WHAT YOU ARE ASKED TO DO: Make an exact copy of the entries below and leave any picture out of it.

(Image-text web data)
◆ ◆ ◆ ◆ ◆ ◆ ◆

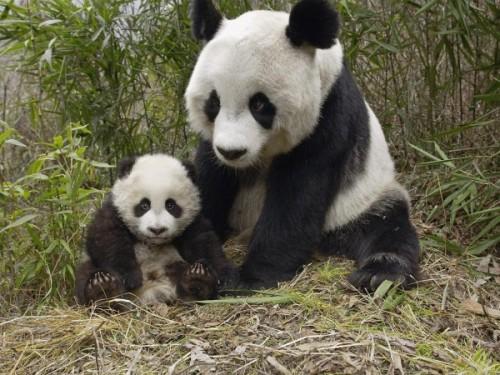 Среда обитания большой китайской панды3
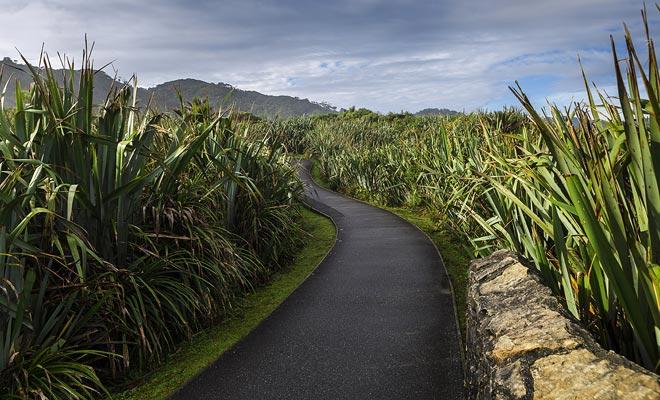 El lino permitió que los maoríes hicieran cestas. Hoy en día sigue siendo utilizado por los artesanos.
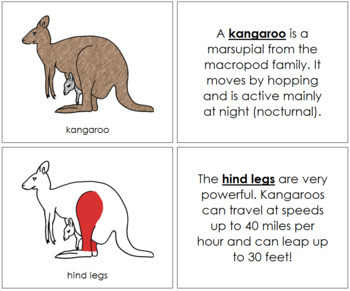 Kangaroo Nomenclature Book (Red)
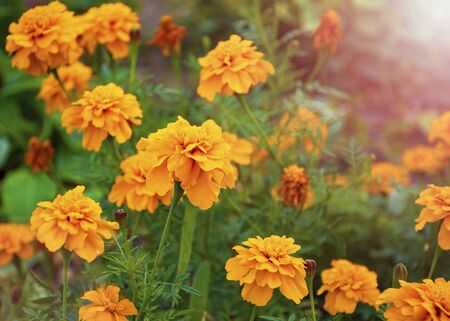 beautiful yellow flower. marigold. flowers for the garden. Stock Photo
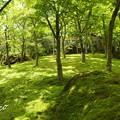 写真: 箱根美術館-212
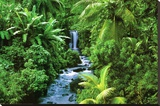 Rainforest (Waterfall) Art Poster Print Stretched Canvas Print
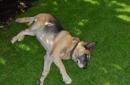 Ferienwohnungen mit Hund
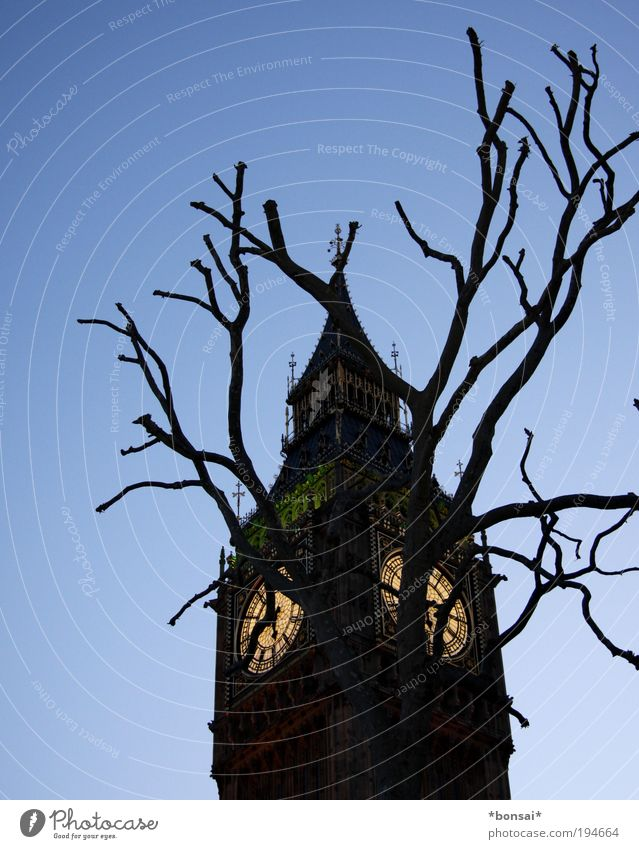 Old Blue Tree Vacation & Travel Architecture Religion and faith Brown Tourism Church Tower Culture Historic Landmark London Wanderlust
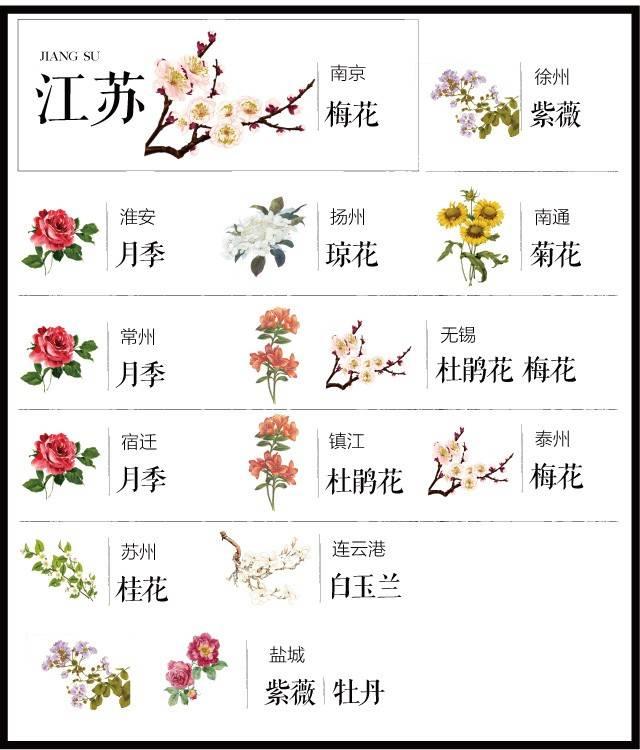 204个城市·史上最全中国各城市市花_12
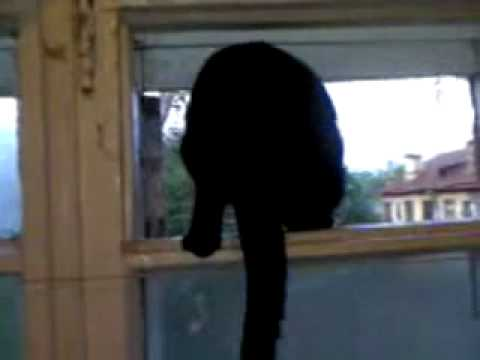 Cat barks like a dog, until it gets found out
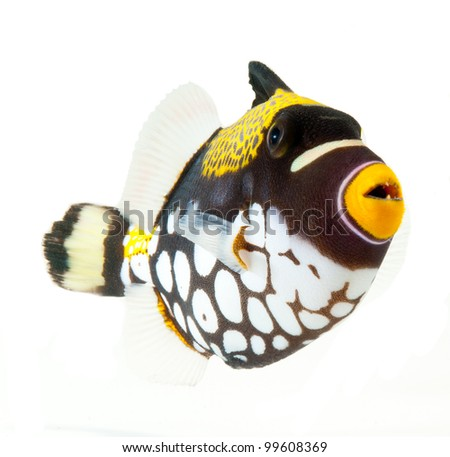marine fish, clown triggerfish, reef fish, isolated on white background - stock photo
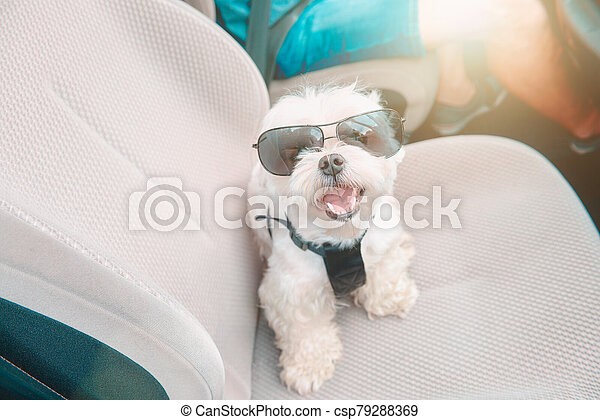 Dog traveling in a car - csp79288369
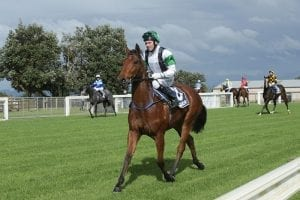 Smart 2YO doesn't disappoint on debut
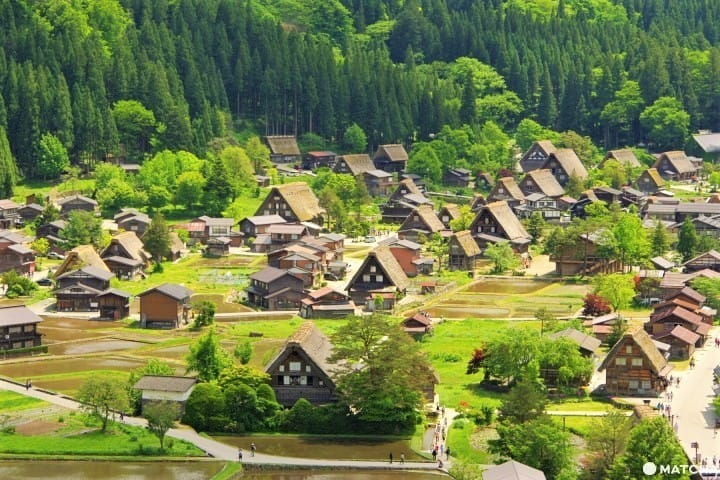 Pedesaan Negeri Dongeng Shirakawago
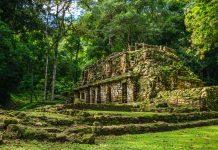 Explore Yaxchilan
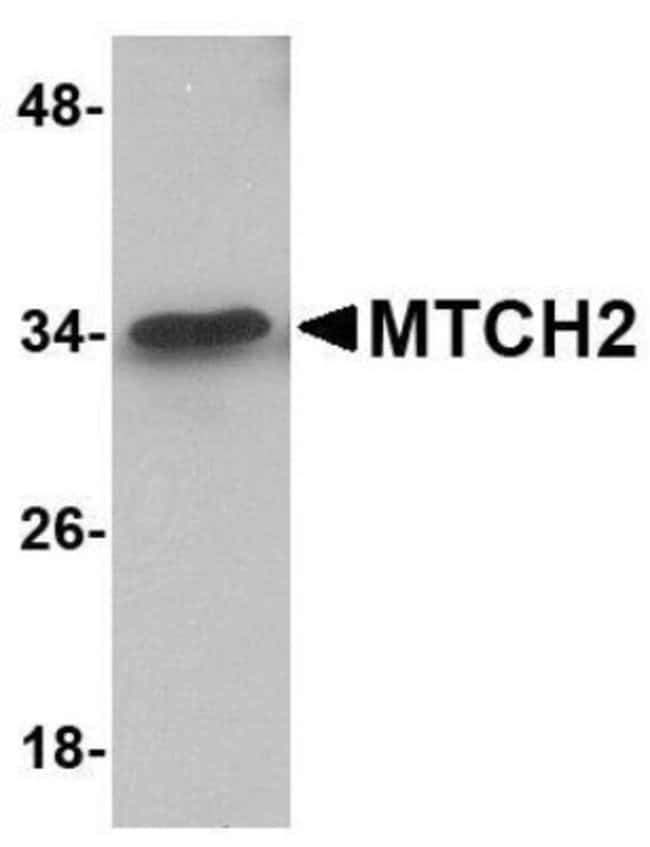 anti-MTCH2, Polyclonal, Novus Biologicals 0.1mg; Unlabeled:Life Sciences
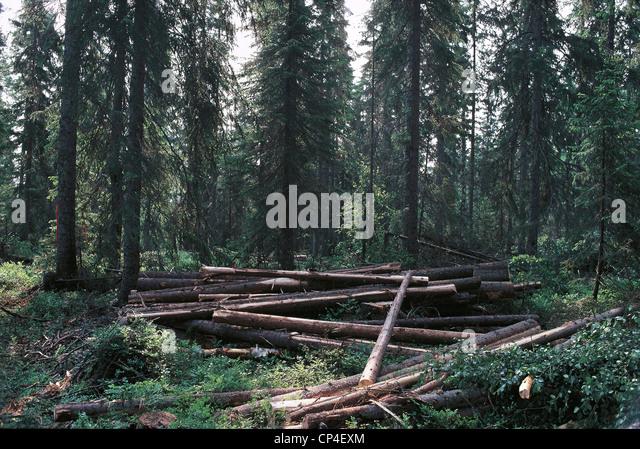 Sweden - Bollstabruck, deforestation. - Stock Image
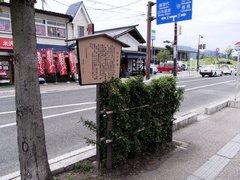 米沢市内うこぎ.jpg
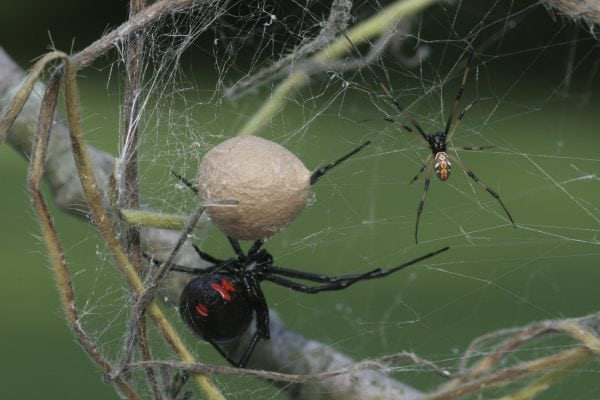female and male black widow spider
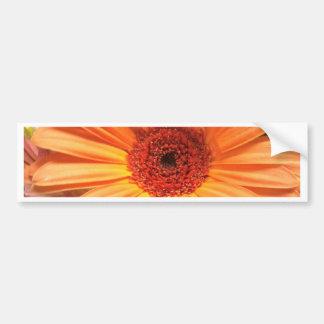 De oranje Bloem van het Boeket Bumpersticker
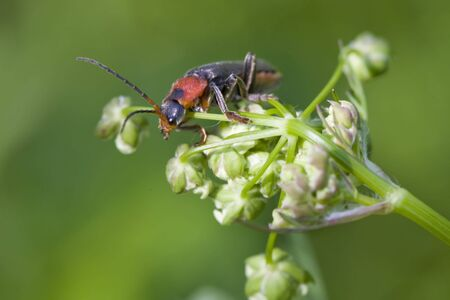 cantharis: Cantharis rustica red bug in white flowers on green background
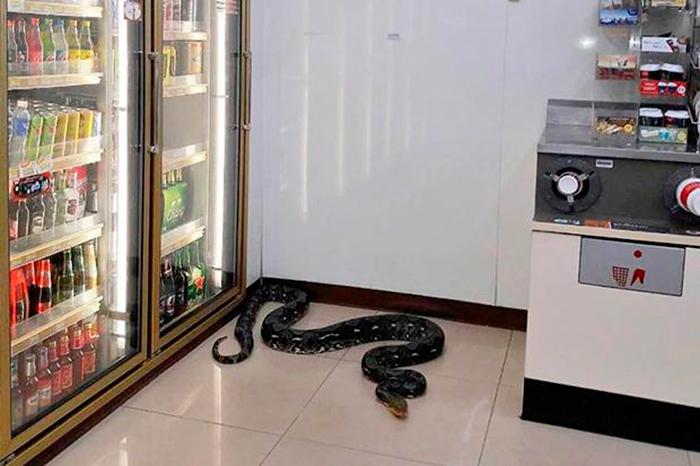 Нежелательный посетитель 7-Eleven в Сираче в провинции Чонбури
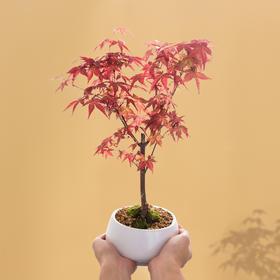 绿居植物 红枫盆栽盆景 室内绿植花卉办公室植物送礼精品礼品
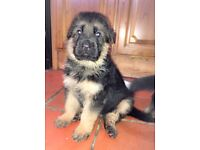 Quality German Shepherd Pups For Sale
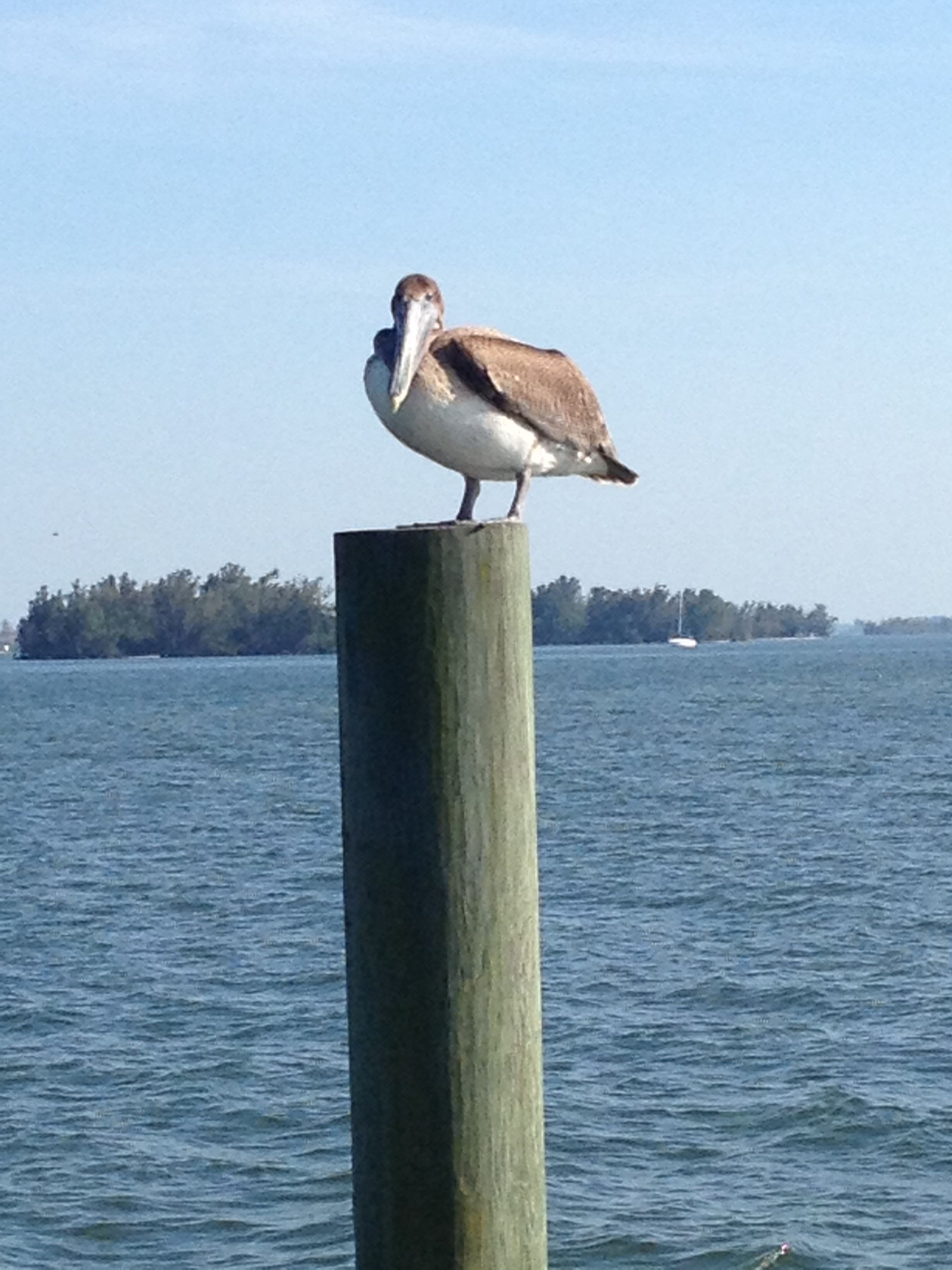 Sitting on the dock!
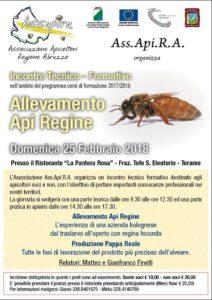 180225-ASSAPIRA-ApiRegine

◆ ◆ ◆ ◆ ◆ ◆ ◆

THE COMPLETED TASK:
 Среда обитания большой китайской панды3
 El lino permitió que los maoríes hicieran cestas. Hoy en día sigue siendo utilizado por los artesanos.
 Kangaroo Nomenclature Book (Red)
 beautiful yellow flower. marigold. flowers for the garden. Stock Photo
 写真: 箱根美術館-212
 Rainforest (Waterfall) Art Poster Print Stretched Canvas Print
 Ferienwohnungen mit Hund
 Old Blue Tree Vacation & Travel Architecture Religion and faith Brown Tourism Church Tower Culture Historic Landmark London Wanderlust
 204个城市·史上最全中国各城市市花_12
 Cat barks like a dog, until it gets found out
marine fish, clown triggerfish, reef fish, isolated on white background - stock photo
 Dog traveling in a car - csp79288369
 Smart 2YO doesn't disappoint on debut
 Pedesaan Negeri Dongeng Shirakawago
 Explore Yaxchilan
 anti-MTCH2, Polyclonal, Novus Biologicals 0.1mg; Unlabeled:Life Sciences
 Sweden - Bollstabruck, deforestation. - Stock Image
 米沢市内うこぎ.jpg
female and male black widow spider
 De oranje Bloem van het Boeket Bumpersticker
 cantharis: Cantharis rustica red bug in white flowers on green background
 Нежелательный посетитель 7-Eleven в Сираче в провинции Чонбури
 绿居植物 红枫盆栽盆景 室内绿植花卉办公室植物送礼精品礼品
 Quality German Shepherd Pups For Sale
 Sitting on the dock!
 180225-ASSAPIRA-ApiRegine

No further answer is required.